Au Portugal, le Diário de notícias craint ce «dernier obstacle à franchir» qu’est l'«historique bête noire de l’équipe nationale»: la «besta negra». «Les Portugais vont essayer de se venger de 1984, de 2000 et de 2006», ces «souvenirs traumatisants». Pour «détruire les rêves du pays hôte», l’équipe lusitanienne «devra les surmonter». Le Jornal de notícias, lui, compte beaucoup sur Cristiano Ronaldo, qui «n’est plus un novice»: il aimerait que «le garçon de Madère commence à écrire l’histoire».

«Nous n’avons peur de personne, […] ce qui nous conduira à la victoire», a déclaré de son côté le coach portugais, Fernando Santos, avant même «de savoir que le Portugal ferait face à la France», écrit pour sa part le Correio da Manhã. «Notre objectif, dès le premier jour, était d’atteindre la finale», en méprisant le fait que «la Seleção n’ait jamais remporté de tournoi international». Et d’ajouter: «Nous étions les plus grands navigateurs du monde. Nous avons découvert je ne sais combien de pays. Pourquoi devrions-nous avoir peur de quoi que ce soit?»

Les «hôtes polis»

Enfin, dans le journal sportif allemand Kicker, le coach de la Mannschaft, Joachim Löw, pense que ses hommes ont «mieux joué que leurs adversaires, […] qui étaient anxieux». «Nous avons dominé», dit-il, mais «la chance n’était pas de notre côté», «c’est très amer», juge aussi le gardien Manuel Neuer: «Ce n’est pas un résultat équitable.» Et Die Zeit ironise sur ces «hôtes polis de la France» qui «encaissent deux buts stupides»: «Griezmann dit merci.»

La France a battu les champions du monde. «Boum», résume donc 20 minutes. «En une soirée, la France est passée de promise-à-une-sortie-contre-les-grands-allemands-qu’ils-sont-beaux, à quasi championne d’Europe. […] La donne a sérieusement changé. Et du coup, le Portugal paraît (largement) à portée du pied de sa sainteté Antoine Griezmann.» La preuve?

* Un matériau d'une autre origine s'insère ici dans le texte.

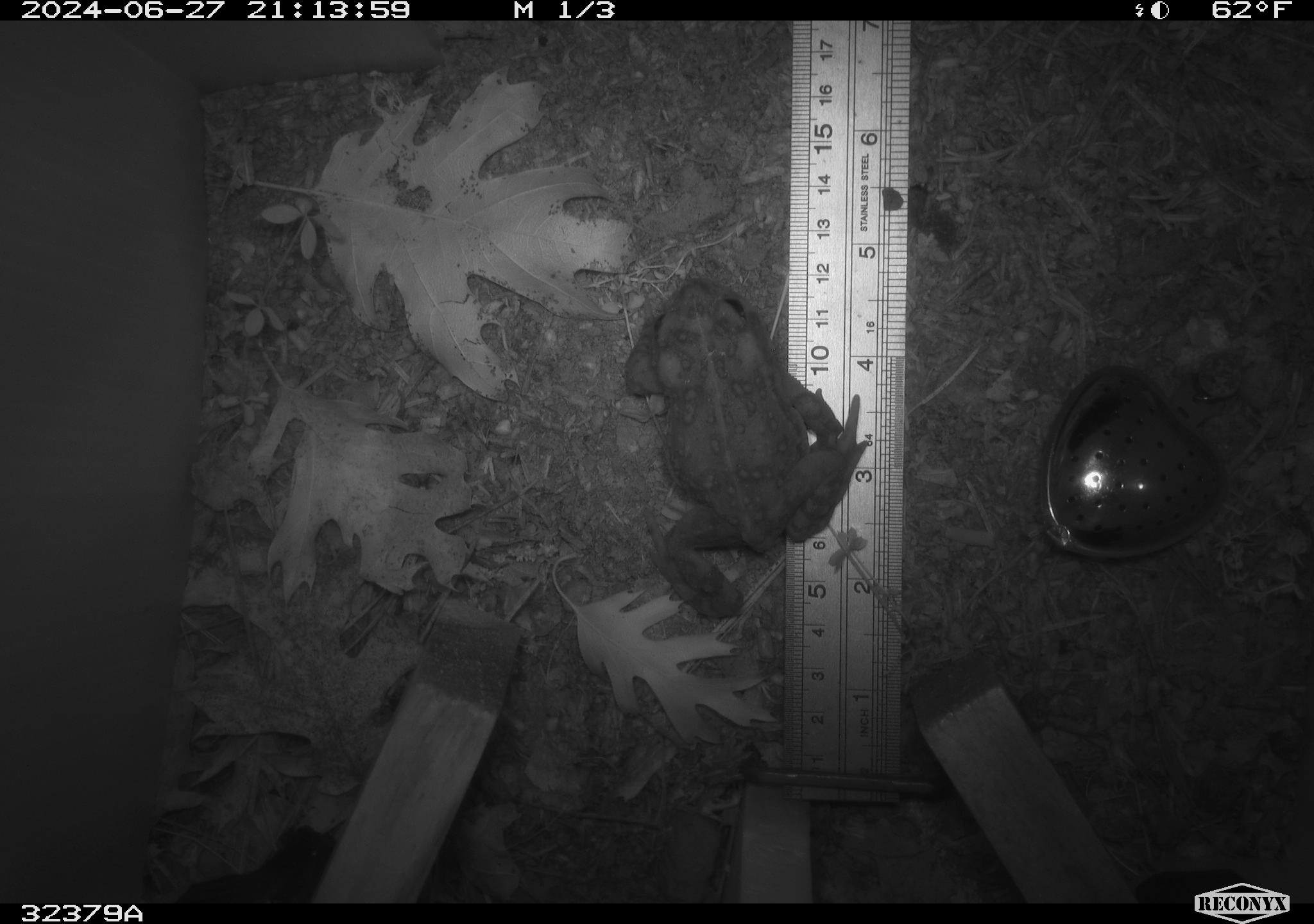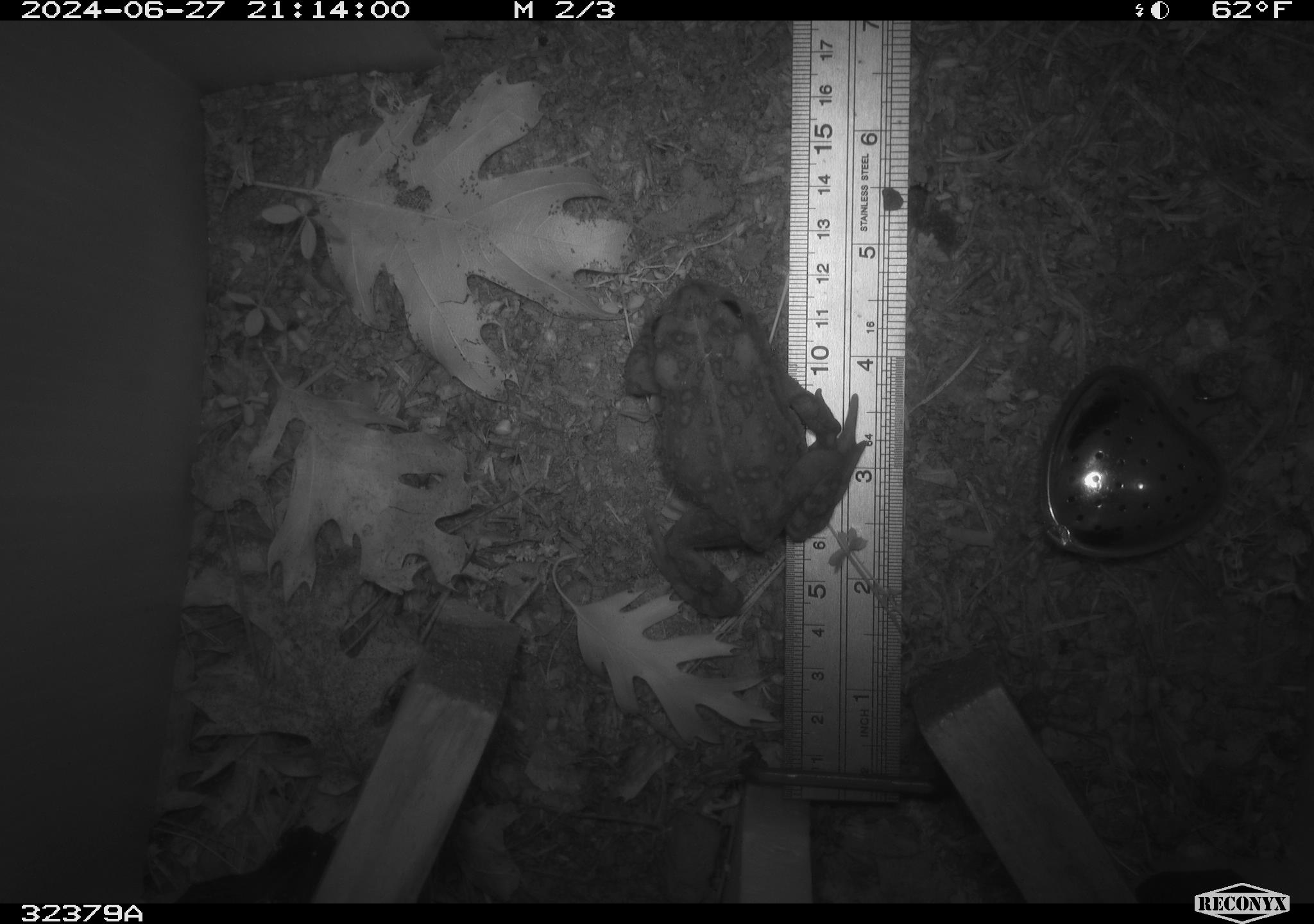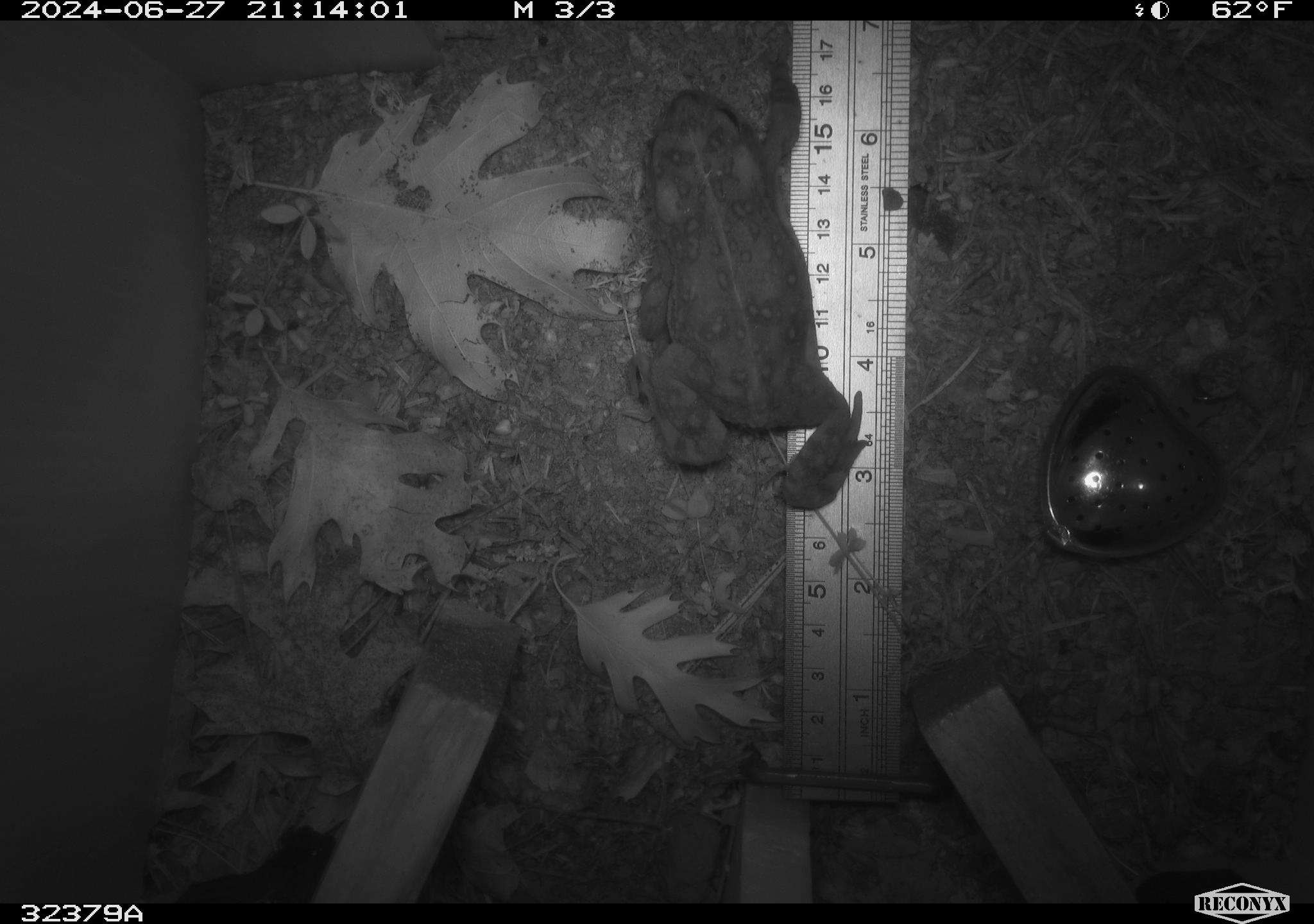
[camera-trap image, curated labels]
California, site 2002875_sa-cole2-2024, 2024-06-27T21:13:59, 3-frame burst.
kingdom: Animalia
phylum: Chordata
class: Amphibia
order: Anura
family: Bufonidae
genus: Anaxyrus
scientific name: Anaxyrus boreas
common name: western toad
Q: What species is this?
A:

Joachim Löw, encore lui, «l’a assuré jeudi soir, tout frais éliminé qu’il était: «Je pense que la France l’emportera face au Portugal, qui n’a pas montré grand-chose jusqu’à présent.» Il «n’a gagné qu’un seul match dans le temps réglementaire dans cette compétition, la demi-finale face au pays de Galles…».

Finale à Wimbledon. Finale à Paris. Que ce dimanche sera beau.